“Aspen is excited about the idea of many babies.”
“Really?” He liked to think that she was excited, and fond of him, but really, while he loved Aspen dearly, she was absolutely Evander’s.
Lare appeared in front of him with a pop, and he squealed, “Lare, you scared me!”
“Sorry, so sorry, so sorry!” He was given a crookedy grin. “Hello, there, I just came to see if you wanted lunch. I was thinking about making pasta. I like pasta.”
This little guy just cracked his shit up. Corbin nodded. “I also like pasta, so I imagine that would be a great thing to have for lunch.”
In fact, his stomach growled, proving exactly what a good idea he thought it was.
“Wonderful, I will make pasta. I will see what you have in the cabinet for me to use.”
“What we have, Lare. You live here now, and you are part of our family.” Corbin wanted to make sure their new friend felt absolutely welcome.
“Oh, thank you so much. You just sit down and have a little drink of something sparkly and lemony, and I will make lunch.” Lare began puttering around the kitchen, opening cabinets and the refrigerator, pulling out wildly incongruous items. Hopefully, they would come together and make a good meal.
He couldn’t watch, though, so he glanced at Ev. “Do you want to go sit in the front room?”
“I do. I think that’s a fine idea.” Ev wrapped an arm around him and steered him toward the living room. As they were out of Lare’s earshot, Ev began to chuckle. “He is something else, isn’t he?”
“We’re not sure what.” Corbin laughed, too, because Lare was wonderful, and he was not going to look a gift horse in the mouth, no matter what that gift horse looked like.
“So tell me about Yarrow.” Ev sat him down on the couch, cuddling up with him, and it was amazing because his mate smelled like pine and musk. He was warm and perfect, andCorbin just wanted to rest his head on Ev’s chest and not think too hard about things.

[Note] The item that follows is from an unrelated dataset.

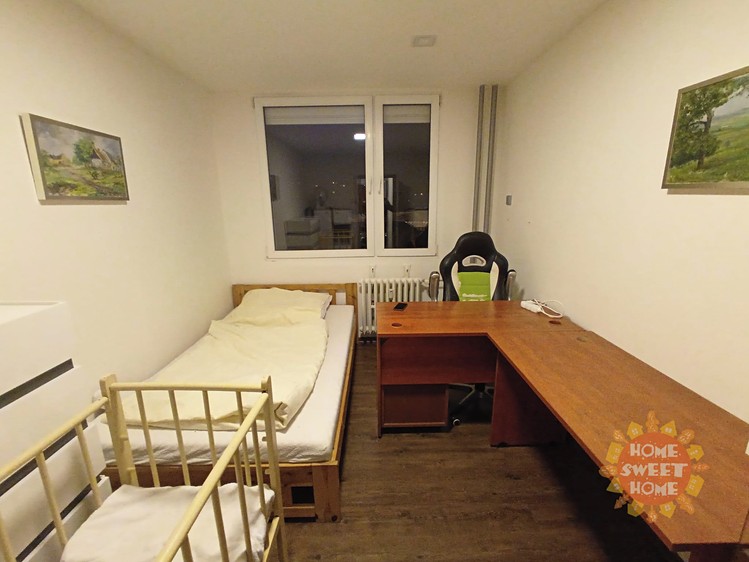 Pronájem bytu 2+kk 44 m² - foto 3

“A lot of it was long-winded, you know how he is, but he was telling me how no one else had produced babies that were of the Third like we were.” He plucked at the laces on Ev’s shirt, which looked like something out of a medieval blacksmith fantasy.
“Well, that’s true I suppose. I mean, it’s one thing to have three children, but it’s another thing to have them all at one time.”
“Yeah, I’m a little concerned about that, but he was explaining how his theory is that I’m going to have the triplets who are going to replace us eventually—once they’ve gone out and lived amazing lives and done wild things all over the various lands.” He looked up at Ev with those dark eyes. “I don’t want to have children who feel like they are required to stay here at this house and be guardians of it.”
“I don’t think you’re going to have to worry about that. Your children,ourchildren, are going to be their own people. Well, they’re going to be dragons and fae, but they’re going to be their own creatures, and we’re going to encourage that and let them do what they want to do. However…” Ev stroked his hair back off his face, smiling into his eyes. “You know as well as I do that fate plays a hand.”
“I do know that. The three of us, me, Cullen, and Cosmo, were fated to be guardians. It just seems cruel to pop them out knowing that. I don’t think my mom knew that when she had us.” He felt so conflicted about it.
“Your mother knew you were special. I know she did.”
“She was very brave to have us. I mean, it was one thing to mate with a dragon, it was another thing altogether to mate with a dragon and have dragon children. Three dragon children.” He shook his head. “Can you imagine if we had been the size of Arielle—who obviously you don’t know, but you’ve seen her now.You’ve seen the dragons that aren’t us. You know they’re huge. Hell, you know Hawk. She must have been terrified.”
Evander shrugged. “Yes, but she did it, and that’s the point. Yes?”
“That’s totally the point. Still, it’s a little overwhelming to think about.” He rubbed his stomach. “Do you think that there could be three in here? That we’ve just missed someone?”
“Well, if there are three… I mean, you’ve heard them in multiples—multiple heartbeats, multiple energies. When they’re older, when they get bigger, you’ll be able to hear their different voices, perhaps?”
He nodded. That actually made sense. “I wonder if it’s two girls and a boy or two boys and a girl.”
Evander shrugged. “It doesn’t matter. It’s going to be three babies, if it’s three babies. They’re going to be our children. That’s all that matters. Nothing else matters.”
Evander had a point. Really, what mattered was that they had parents who loved them and who would protect them to the ends of the earth. “I think that’s perfectly fair.”
Maybe he needed to talk to his mom. Ask her if she’d known that there were going to be three of them, and if she did, had she been scared.
His cheeks heated because someone should have asked before now, but she always seemed like she was so in control, like she’d never been afraid of anything for a second in her entire life.
But she had to have been terrified as her belly swelled and swelled, knowing that Dad was so much bigger than she was, that their magics were so very different.
And she was the first of her kind, at least in the Flower Mound. The first to have dragon hybrid babies. Human and fae, yes. But not dragon.